As a Schedule 1 controlled substance, the growing, production, etc., of hemp is subject to strict federal government oversight. Having said that, recent action at the federal level has begun to carve out specific exceptions to the longstanding policy. Specifically, the Agricultural Act of 2014 ("Farm Bill") allows for the growing of hemp for limited purposes and educational research. Unfortunately, the Farm Bill does not provide for the sale or distribution of the legally grown hemp. Therein lies the problem with Missouri's proposed legislation - it is still at odds with federal law.
Having said that, it is worth noting that the "Consolidated Appropriations Act, 2016” which provides for a Department of Justice budget of $111,500,000 explicitly states none of those funds may be used to go after anyone growing hemp pursuant to the Farm Bill. However, those who are growing hemp and selling it for commercial purposes presumably continue to run the risk of federal prosecution even if such conduct is allowed under State law. This is because the Farm Bill is silent as to whether or not one may sell hemp or products made from hemp grown in the US. Traditional statutory interpretation requires one to assume that if Congress wants to grant a power or right - it'll let you know and explicitly do so. Thus, it must be assumed that the sale of otherwise legally grown hemp is still illegal.
Additionally, there is the Cole Memorandum of 2013 which provided guidance to all United States Attorneys in terms of pursuing criminal activity involving marijuana. The Cole Memorandum identified eight factors to be considered when determining whether to pursue criminal charges. While the Cole Memorandum does not explicitly address hemp, recall that the CSA does not distinguish between marijuana and hemp. Therefore, under the current definition of marijuana, one must assume the Cole Memorandum applies to both marijuana and hemp.
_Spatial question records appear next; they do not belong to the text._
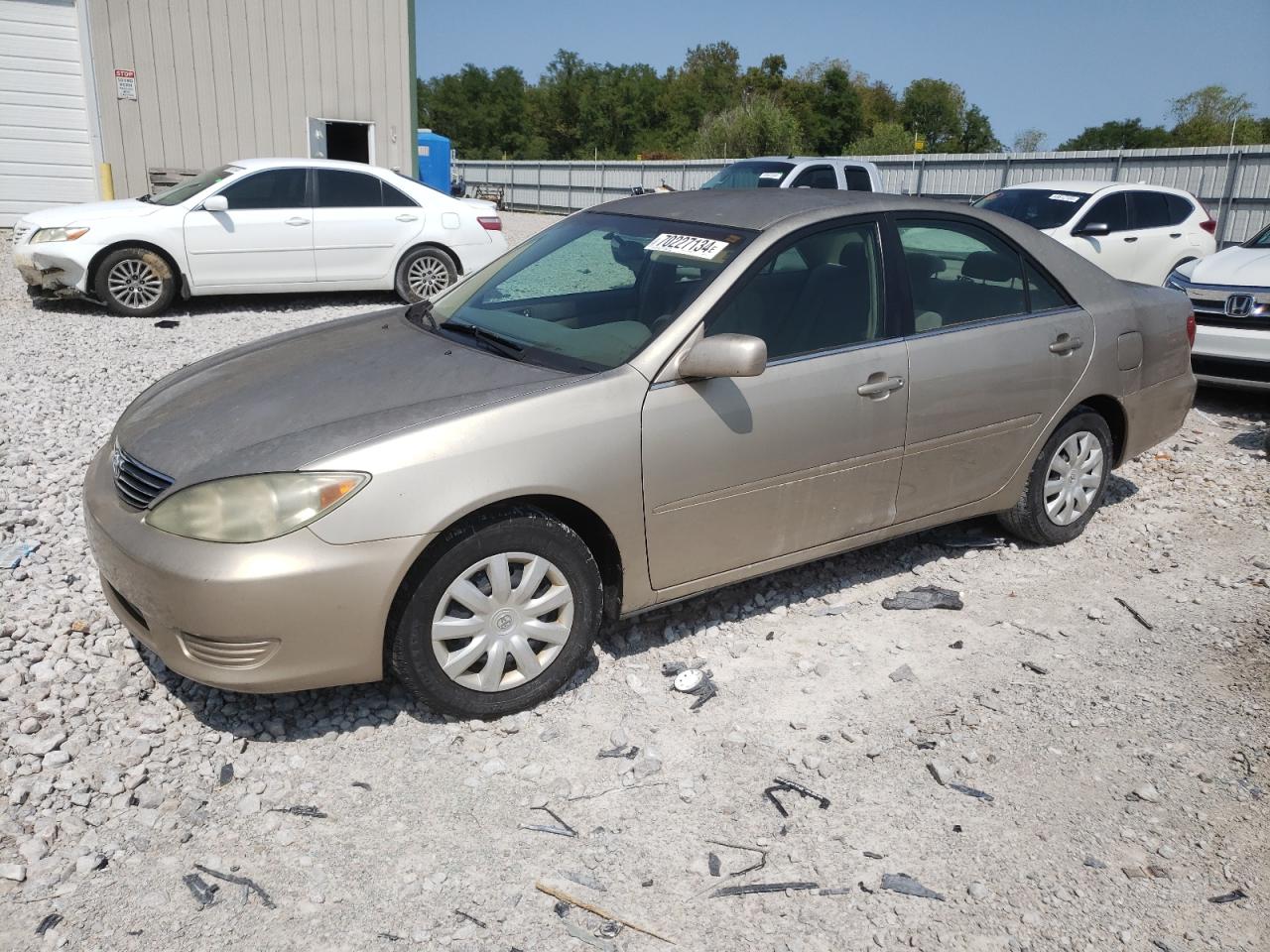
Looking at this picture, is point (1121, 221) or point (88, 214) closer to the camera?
point (88, 214)

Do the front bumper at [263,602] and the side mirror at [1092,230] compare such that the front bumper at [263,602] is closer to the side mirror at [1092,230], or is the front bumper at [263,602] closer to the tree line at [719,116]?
the side mirror at [1092,230]

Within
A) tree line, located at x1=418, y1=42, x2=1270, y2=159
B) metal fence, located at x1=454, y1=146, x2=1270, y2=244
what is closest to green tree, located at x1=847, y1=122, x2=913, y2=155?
tree line, located at x1=418, y1=42, x2=1270, y2=159

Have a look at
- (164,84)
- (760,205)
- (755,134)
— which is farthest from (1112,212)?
(755,134)

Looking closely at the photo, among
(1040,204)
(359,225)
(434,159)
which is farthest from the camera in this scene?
(434,159)

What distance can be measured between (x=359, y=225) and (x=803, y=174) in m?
6.27

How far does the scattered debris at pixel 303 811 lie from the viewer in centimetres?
306

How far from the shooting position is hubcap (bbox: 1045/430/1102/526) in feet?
16.4

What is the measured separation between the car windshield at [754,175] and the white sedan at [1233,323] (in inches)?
268

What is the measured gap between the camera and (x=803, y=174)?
14.1 metres

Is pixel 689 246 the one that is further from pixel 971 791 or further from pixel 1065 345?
pixel 971 791

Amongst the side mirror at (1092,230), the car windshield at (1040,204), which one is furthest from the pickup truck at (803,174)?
the side mirror at (1092,230)

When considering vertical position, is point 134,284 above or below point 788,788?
above

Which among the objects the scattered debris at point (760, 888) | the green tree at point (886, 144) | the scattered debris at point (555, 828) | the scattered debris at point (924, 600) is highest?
the green tree at point (886, 144)

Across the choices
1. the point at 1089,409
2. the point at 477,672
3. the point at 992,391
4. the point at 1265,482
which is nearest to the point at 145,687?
the point at 477,672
The bottom line, however, is that Missouri’s proposed legislation exceeds what is currently allowed under federal law. Interestingly, Missouri has already taken an antagonistic approach to federal law in this regard by enacting Bill 2238 which allows limited individuals/entities to grow hemp for the purpose of manufacturing CBD oil to treat intractable epilepsy. Of course, this begs the question – if Missouri is willing to directly challenge federal law as it relates to hemp, why would it not do so with medical marijuana?